··· Dataset content

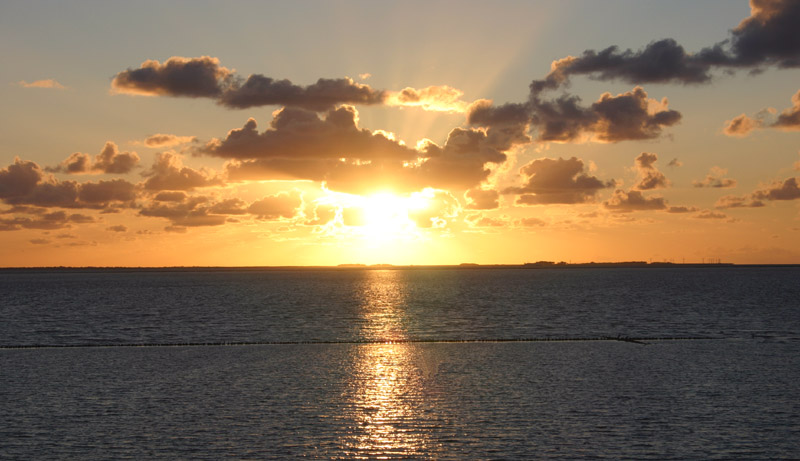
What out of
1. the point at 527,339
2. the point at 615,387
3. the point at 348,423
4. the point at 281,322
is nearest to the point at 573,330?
the point at 527,339

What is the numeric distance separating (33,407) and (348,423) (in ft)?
54.5

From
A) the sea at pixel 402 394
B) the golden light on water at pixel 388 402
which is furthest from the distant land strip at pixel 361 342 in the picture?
the golden light on water at pixel 388 402

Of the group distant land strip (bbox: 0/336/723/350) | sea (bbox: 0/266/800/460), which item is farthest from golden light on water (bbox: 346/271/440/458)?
distant land strip (bbox: 0/336/723/350)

······

§ Goal: Rewrite everything from the line containing "What is the" down to the end of the material, switching "furthest" to "farthest" and leaving all else unchanged.

§ Expected output:
What is the numeric distance separating (33,407) and (348,423) (in ft)?
54.5

From
A) the sea at pixel 402 394
B) the golden light on water at pixel 388 402
which is farthest from the distant land strip at pixel 361 342 in the picture?
the golden light on water at pixel 388 402

Of the group distant land strip (bbox: 0/336/723/350) | sea (bbox: 0/266/800/460), which item is farthest from golden light on water (bbox: 346/271/440/458)?
distant land strip (bbox: 0/336/723/350)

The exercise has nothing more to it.